Thursday, December 4, 1924
Quoad hoc taurum jaclo! As this account is to be about the University, I thought that a little homemade Latin might make it look a little more classy.
I have just returned from the place where the ideas sprout umbrageous on the Monongahela River. Every now and then I visit the lower levels. So, I dropped the half-dressed hide and let my business slide, and went down stream like a sucker to join in the football madness of the Thanksgiving season.
And those who have not seen Morgantown during Thanksgiving week do not realize the possibilities of West Virginians in the whirl. They swarm to the city for the annual contest between the fighting Presbyterians from Washington and Jefferson college north of the Mason and Dixon Line and the Mountaineers playing for the university. Within the last year, a great stadium has been built. A place to play games in. The kind of a place that the ancient Romans built to satisfy the popular clamor for free bread and free shows. A valley was taken for the purpose. The stream was covered over. The sides of the valley were built out of concrete. Fifty thousand persons can watch from these high serial lookouts. Mountain, valley and stream have been covered with the works.
In ancient times, when Falling Run was out of town, there were two homes on the run. On the bank of the little stream was a shoemaker and, on the height above, a minister. They were both aged men and there sprung up between them a deadly hate and they exchanged defiant words such as: “I can look down on you in your ignorance with contempt!”
And the reply: “And I can look up and see your dirt encrusted hide.”
ACCIDENTALLY SHOT
Alfred McNeel, aged 18 years, accidentally shot himself last Friday morning. He was out with a party of other boys at the Harper place east of Hillsboro and was standing on a stump with his hand on the muzzle of his gun. The gun slipped and the hammer striking something, was discharged. The thumb on one hand was blown off, a deep wound in one leg and eighteen shot in the breast were the more serious results.
The young man was given first aid by his companions and his father, Dr. H. W. McNeel, was called. He was brought to the Marlinton Hospital, and he is making a good recovery.
ABOUT THE COUNTRY
Talbott Waugh is a farmer after my own heart.

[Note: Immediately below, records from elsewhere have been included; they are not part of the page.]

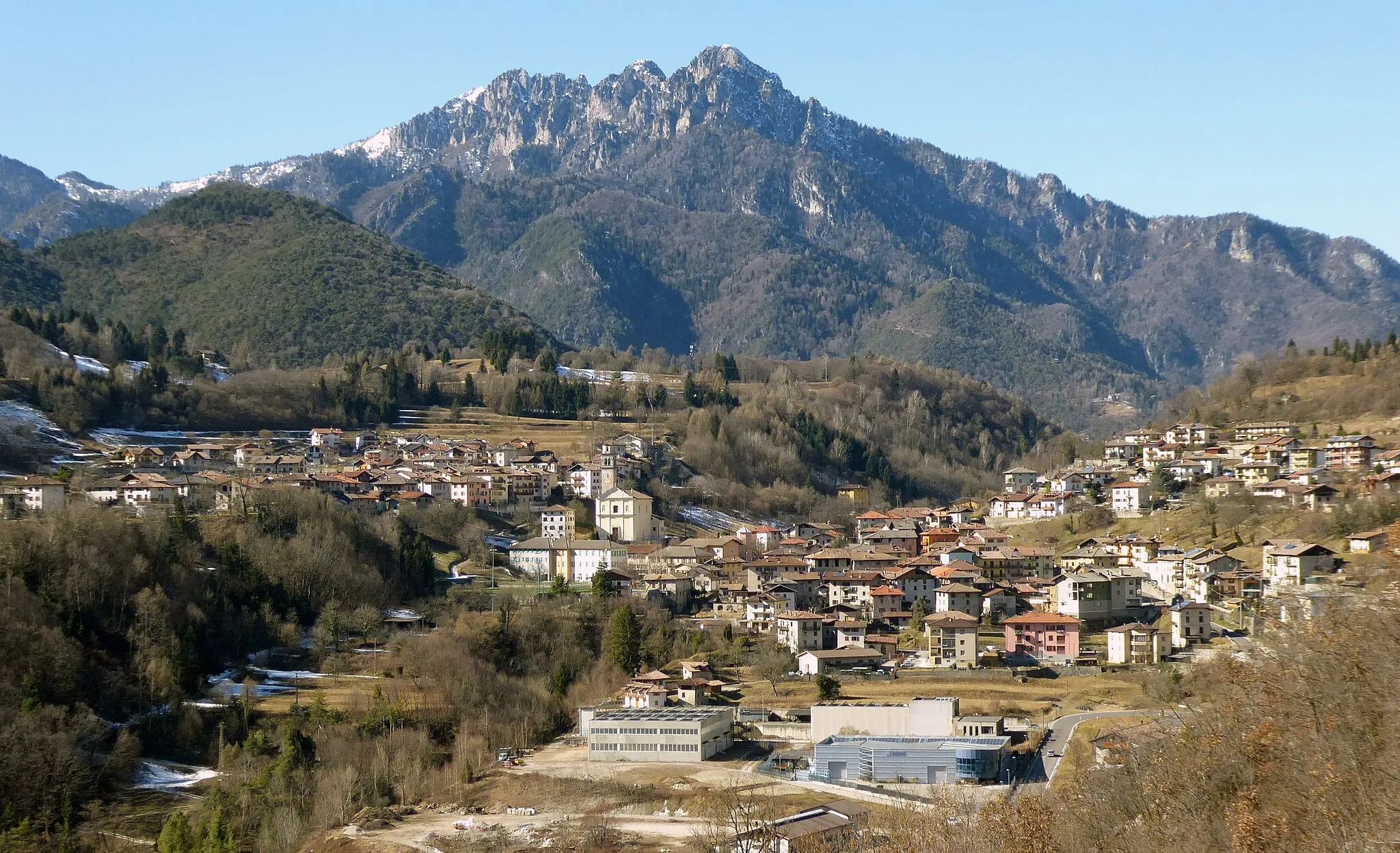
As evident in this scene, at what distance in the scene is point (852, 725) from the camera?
4194 centimetres

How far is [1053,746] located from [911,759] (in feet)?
10.9

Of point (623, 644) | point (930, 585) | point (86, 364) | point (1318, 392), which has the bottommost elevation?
point (623, 644)

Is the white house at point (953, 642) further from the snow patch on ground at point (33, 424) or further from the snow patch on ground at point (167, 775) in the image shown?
the snow patch on ground at point (33, 424)

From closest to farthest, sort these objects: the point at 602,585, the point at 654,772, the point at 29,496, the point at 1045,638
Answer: the point at 654,772 → the point at 1045,638 → the point at 29,496 → the point at 602,585

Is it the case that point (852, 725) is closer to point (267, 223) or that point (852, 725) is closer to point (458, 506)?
point (458, 506)

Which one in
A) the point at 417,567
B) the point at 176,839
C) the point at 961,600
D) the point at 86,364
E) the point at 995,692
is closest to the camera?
the point at 176,839

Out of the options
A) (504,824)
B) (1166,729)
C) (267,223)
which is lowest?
(504,824)

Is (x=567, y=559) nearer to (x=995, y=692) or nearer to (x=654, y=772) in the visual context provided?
(x=995, y=692)

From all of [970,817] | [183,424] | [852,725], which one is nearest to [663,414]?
[183,424]

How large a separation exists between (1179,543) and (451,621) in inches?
1018

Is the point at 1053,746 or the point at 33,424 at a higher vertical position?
the point at 33,424

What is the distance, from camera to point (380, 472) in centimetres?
7712

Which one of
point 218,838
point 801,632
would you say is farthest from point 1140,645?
point 218,838

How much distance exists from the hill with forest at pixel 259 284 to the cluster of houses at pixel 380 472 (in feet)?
96.7
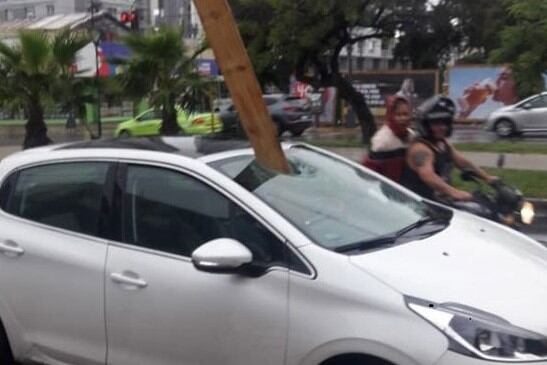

Eleven years ago, he bought some wood and brush land on the Drinnen Ridge from the Campbell Lumber Company. This land lies in a short grass section. There were a lot of folk who thought here was an industrious, well-meaning man who in this enthusiasm to own land was committing himself to a life sentence at hard labor and short rations. Just another case of working for nothing and boarding himself. The best they could see for Mr. Waugh was a modest home from where he could go out to public works. About ten years ago, Mr. Waugh cleared away enough of the trees and brush for a house seat. His friend and neighbor hauled the lumber and had difficulty finding enough space to put the material and turn his team to get the wagon out again. Today, there are more than thirty acres of fields and meadows without a stump, and, in addition, cutover pastureland to keep four cows…
PARIS D. YEAGER
Paris D. Yeager was born at Bartow February 23, 1878, and died at Clifton Forge, Virginia, November 26, 1924, in the 47th year of his life. He was the youngest son of the late Henry A. Yeager and Mrs. Bertie Beard Yeager, and in line of descent from two of the pioneer families of the Greenbrier Valley. In 1907, he married Miss Wawa Rucker, daughter of the late H. S. Rucker, who survives with their son, William.
For about eighteen years, he was a trusted employee of the Chesapeake and Ohio railroad, the Chief of the Divisional Special Service with headquarters at Clifton Forge. A large delegation of his fellow officials and employees attended the funeral rites, which were held from the home of Mrs. H. S. Rucker in Marlinton. Interment was made in Mt. View Cemetery. Not too far distant are the graves of his father, mother and other relatives.